1. A display panel comprising:

an array substrate including gate lines and source lines, a gate driving part outputting gate signals to the gate line, and first and second clock lines connected to the gate driving part to respectively transmitting first and second clock signals to the gate driving part, the first and second clock lines connected to the gate driving part having substantially the same length; and

an opposite substrate combined with the array substrate and including a common electrode layer,

wherein a first time constant of the first clock signal and a second time constant of the second clock signal are substantially the same, and wherein the first clock signal and the second clock signal are transmitted to the same gate driving part.

2. The display panel of claim 1, wherein a first line resistance of the first clock line and a second line resistance of the second clock line are substantially the same.

3. The display panel of claim 2, wherein a first line capacitance of the first clock line and a second line capacitance of the second clock line are substantially the same.

4. The display panel of claim 3, wherein the common electrode layer has an opening portion patterned to expose the first and second clock lines, and exposed portions of the first and second clock lines have substantially the same area.

5. The display panel of claim 4, further comprising a sealant formed around the array substrate to combine the array substrate with the opposite substrate,

wherein areas of the first and second clock lines covered by the sealant are substantially the same.

6. The display panel of claim 3, further comprising a sealant formed around the array substrate to combine the array substrate with the opposite substrate,

wherein areas of the first and second clock lines covered by the sealant are substantially the same.

7. The display panel of claim 2, further comprising first and second pad electrodes respectively formed at end portions of the first and second clock lines on the array substrate,

wherein areas of the first and second pad electrodes are substantially the same.

8. The display panel of claim 1, wherein a first line capacitance of the first clock line and a second line capacitance of the second clock line are substantially the same.

9. The display panel of claim 8, wherein the common electrode layer has an opening portion patterned to expose the first and second clock lines, and exposed portions of the first and second clock lines have substantially the same area.

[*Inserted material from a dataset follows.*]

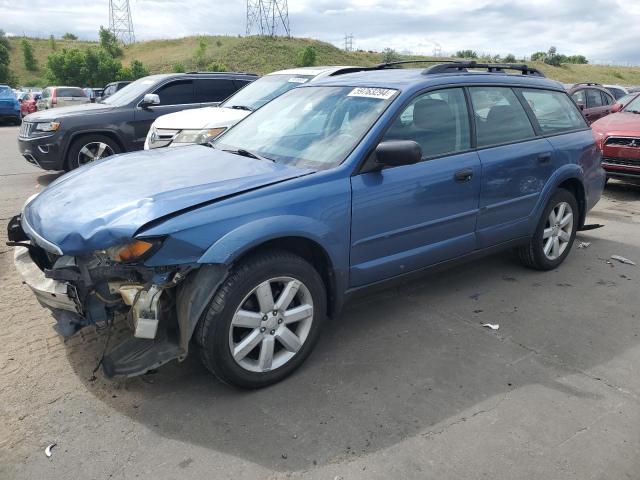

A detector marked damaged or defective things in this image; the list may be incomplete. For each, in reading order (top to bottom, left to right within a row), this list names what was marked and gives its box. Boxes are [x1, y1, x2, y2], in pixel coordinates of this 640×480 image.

broken headlight [172, 126, 228, 143]
crushed front end [6, 215, 222, 378]
damaged blue wagon [7, 62, 604, 388]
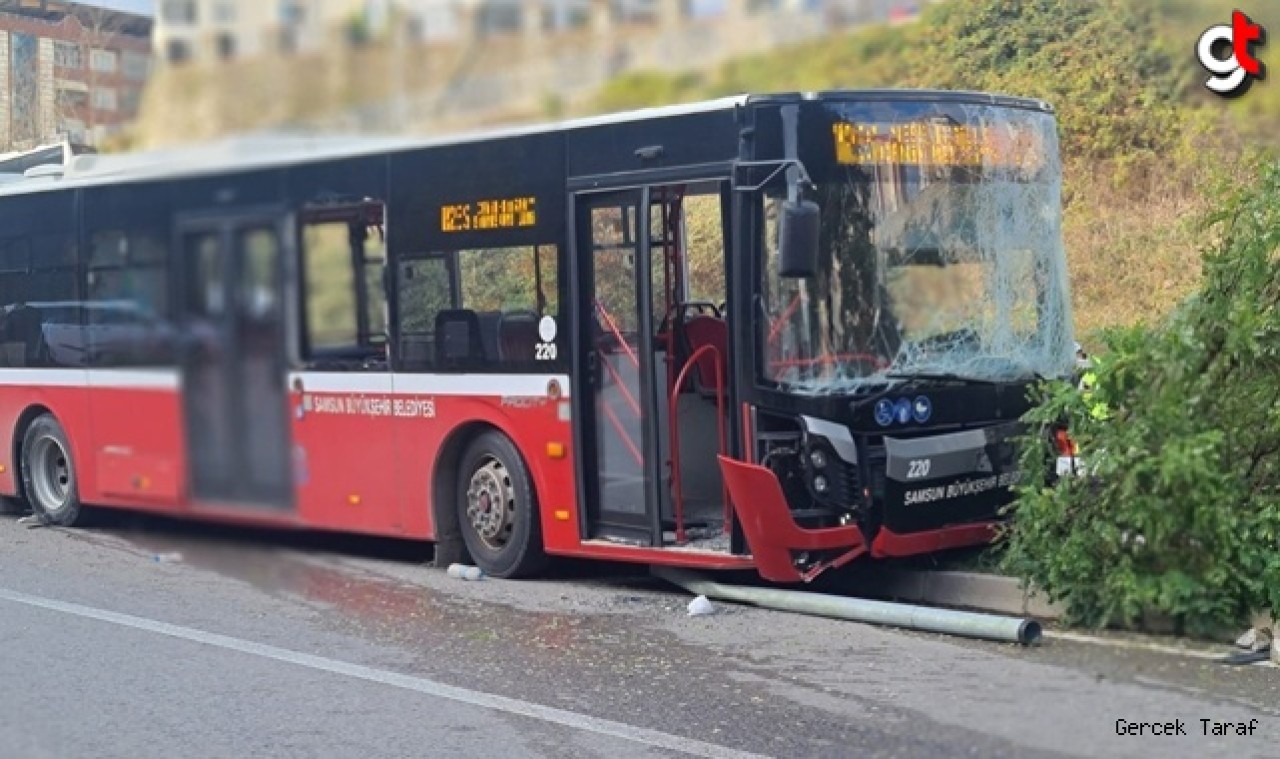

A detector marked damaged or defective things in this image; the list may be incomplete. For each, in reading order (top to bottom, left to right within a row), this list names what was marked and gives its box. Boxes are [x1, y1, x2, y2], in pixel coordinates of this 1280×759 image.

10. The display panel of claim 9, further comprising a sealant formed around the array substrate to combine the array substrate with the opposite substrate,

wherein areas of the first and second clock lines covered by the sealant are substantially the same.

11. The display panel of claim 8, further comprising a sealant formed around the array substrate to combine the array substrate with the opposite substrate,

wherein areas of the first and second clock lines covered by the sealant are substantially the same.

12. The display panel of claim 1, wherein the gate driving part comprises:

a first gate driving part formed in a first peripheral area adjacent to a first end portion of the gate lines to output the gate signals to the gate lines; and

a second gate driving part formed in a second peripheral area adjacent to a second end portion of the gate lines to output the gate signals to the gate lines.